The application of lean (L), Six Sigma (SS), and Lean Six Sigma (LSS) philosophy has spread in various sectors, ranging from manufacturing to public and private sectors, such as software industries, financial services, healthcare, education, sales [1], construction, human resources [2], the food industry [3], and the chemicals, petrochemicals, and pharmaceutical industries [4], among others. Malesios et al., Antony et al., Elkhairi et al., Gandhi et al., and Singh et al. [5][6][7][8][9] indicate that one of the main factors in adopting L practices corresponds to the company’s size. Their application is more challenging in small and medium enterprises, due to technical barriers such as the lack of planning, experience, strategic perspective, management commitment, support, cooperation, and trust. Elkhairi et al. [7] consider limited resources to be economic barriers and resistance to change to be social barriers. In comparison, Vlachos and Siachou [10] mention knowledge acquisition, company organizational culture, and training as critical success factors in LSS implementation.

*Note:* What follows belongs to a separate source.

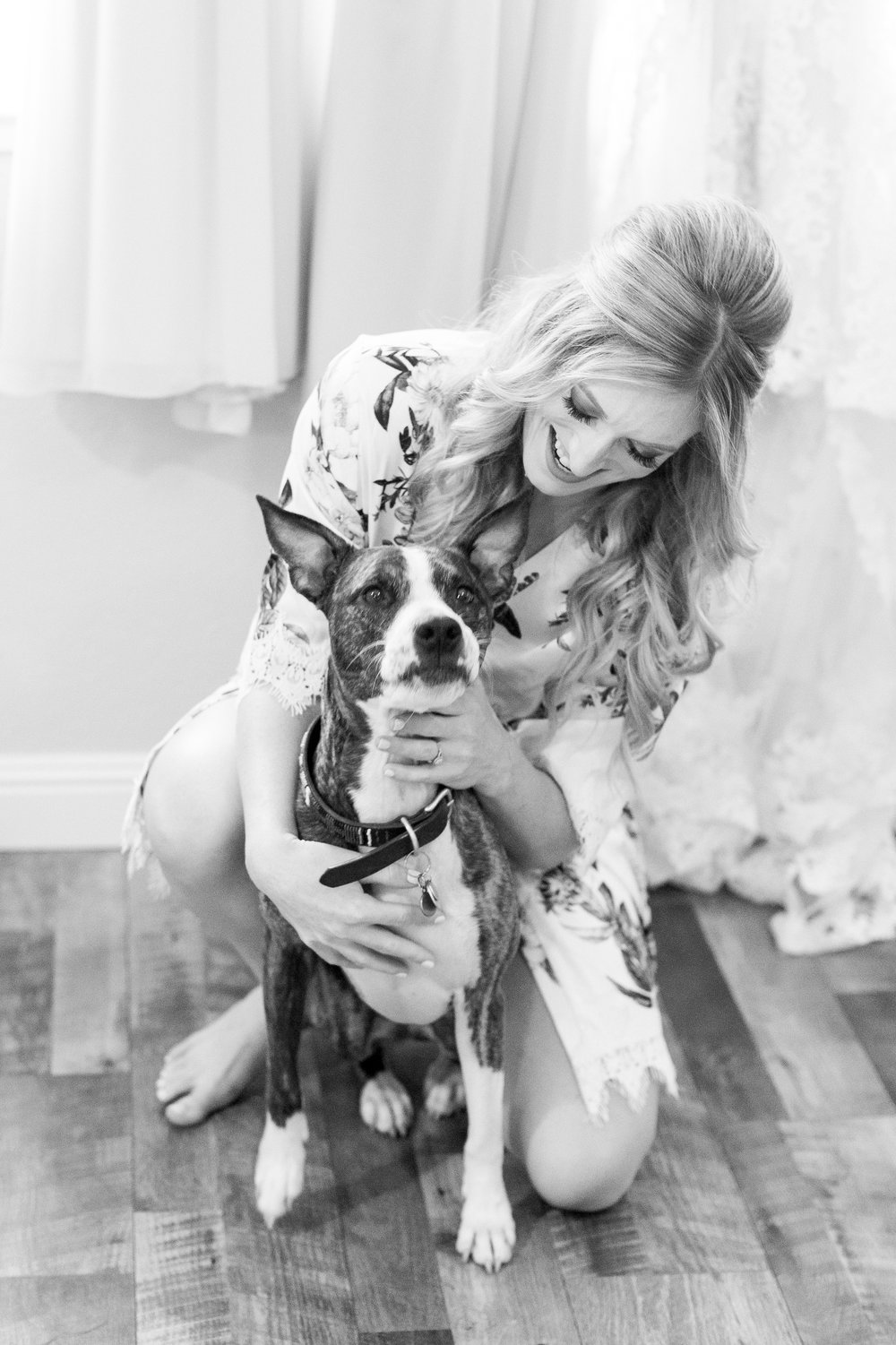 bride-holds-her-dog-on-her-wedding-day (33 of 274).jpg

Despite the barriers presented in different industries, proper L, SS, and LSS applications improve the efficiency, flexibility, and quality of the processes and improve the sustainability of each of the projects [11][12]. Sustainable development integrates three pillars: economic, social, and environmental [13], and it has become one of the primary objectives of any organization [14]. According to Kader et al. and Khodeir et al. [15][16], there is a close relationship between the success of LSS implementation and operational performance by reducing resources and costs; in social performance, by ensuring health and safety of workers, generating a better company work climate; in environmental performance, by eliminating waste, reducing pollution and improving resource conservation.
Review articles by Caldera et al., Ruben et al., and Francis et al. [17][18][19] evaluate the impact of L on the environmental pillar. Ciccullo et al. [20] analyze the impact on the social and environmental pillars without considering the economic pillar. Few studies consider the three pillars simultaneously [21][22][23]. However, only Henao et al. [21] refer to the methods used to evaluate the impact of L in terms of the economic, social, and environmental pillars.

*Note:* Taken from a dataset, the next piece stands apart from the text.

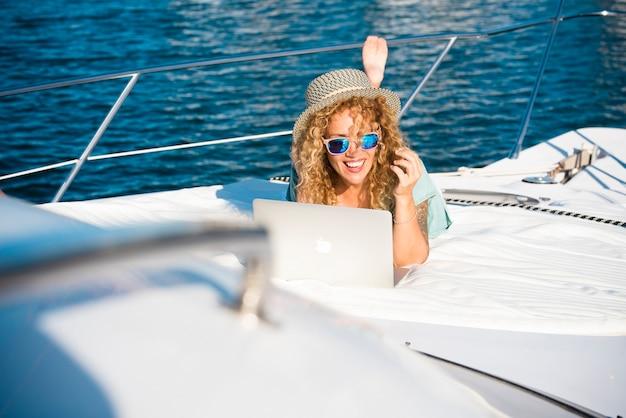 Une femme joyeuse travaille en plein air avec un ordinateur portable allongée sur un bateau bénéficiant de la liberté et d'une connexion internet - concept de personnes et de mode de vie moderne et intelligent - nouveau concept de bureau d'emploi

Researchers’ efforts to evaluate the impact of LSS on industries’ sustainability use different methods, such as the analytic network process (ANP) [24], data envelopment analysis (DEA) [25], interpretive structural modeling (ISM) [26], multi-criteria decision-making (MCDM) [27], multilevel regression [28], multiple linear regression (MLR) [29], covariance-based structural equation modeling (CB-SEM) [30], and partial least squares structural equation modeling (PLS-SEM), among others.

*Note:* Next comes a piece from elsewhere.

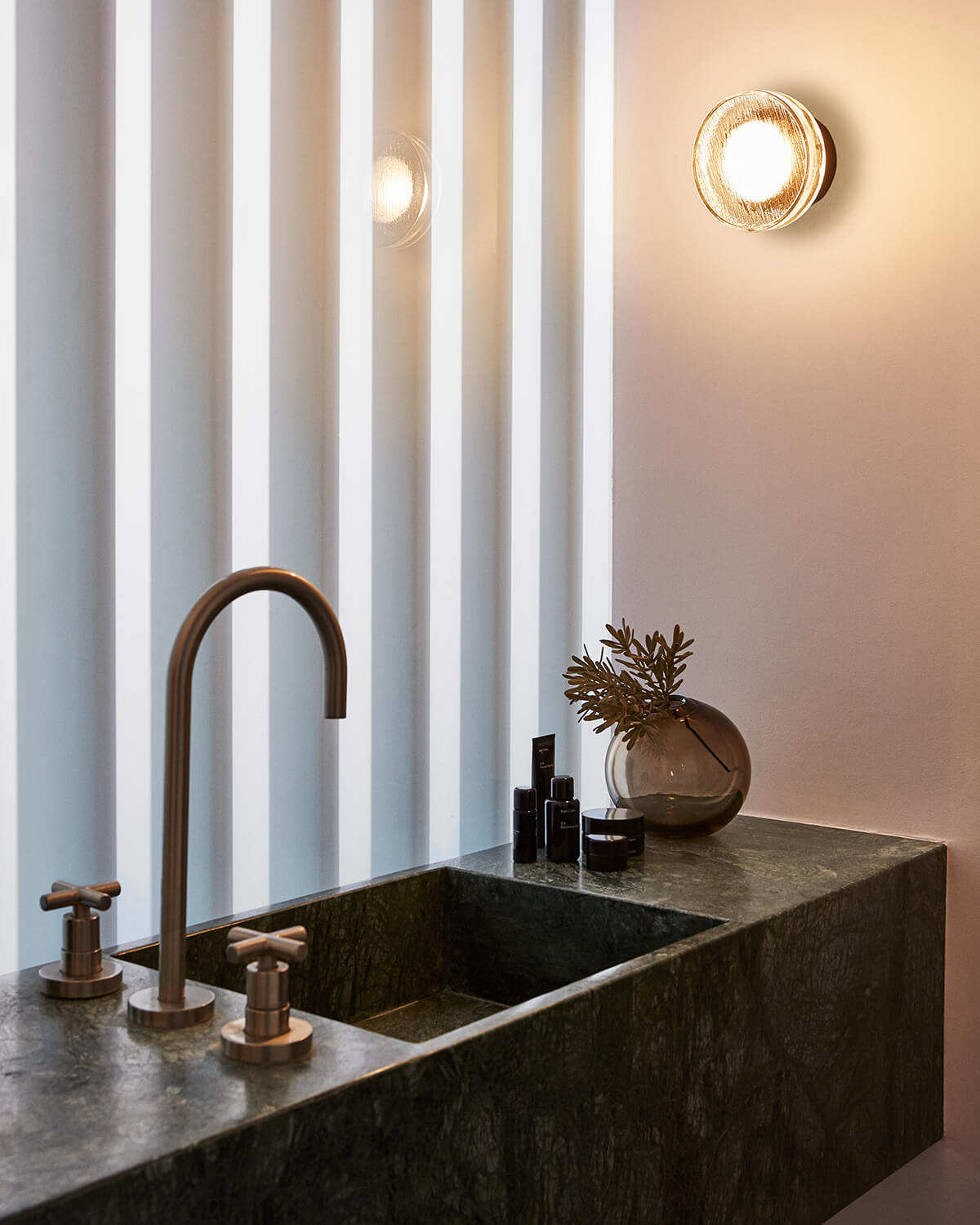 Roc Sconce mounted next to a marble bathroom sink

Using PLS-SEM as a statistical method guarantees an adequate level of confidence and robustness by which to determine the relationships between the constructs [31]. PLS-SEM represents a significant advance compared to traditional analysis methods, making it the most widely welcomed emerging approach to determining the relationship between LSS and sustainability [5]. Furthermore, a study by Cataldo et al. [32] proposes the PLS-SEM method as being suitable for determining sustainability indicators. The nature of the model allows researchers to identify the critical variables that provide accurate and reliable information on the relationships between a series of constructs.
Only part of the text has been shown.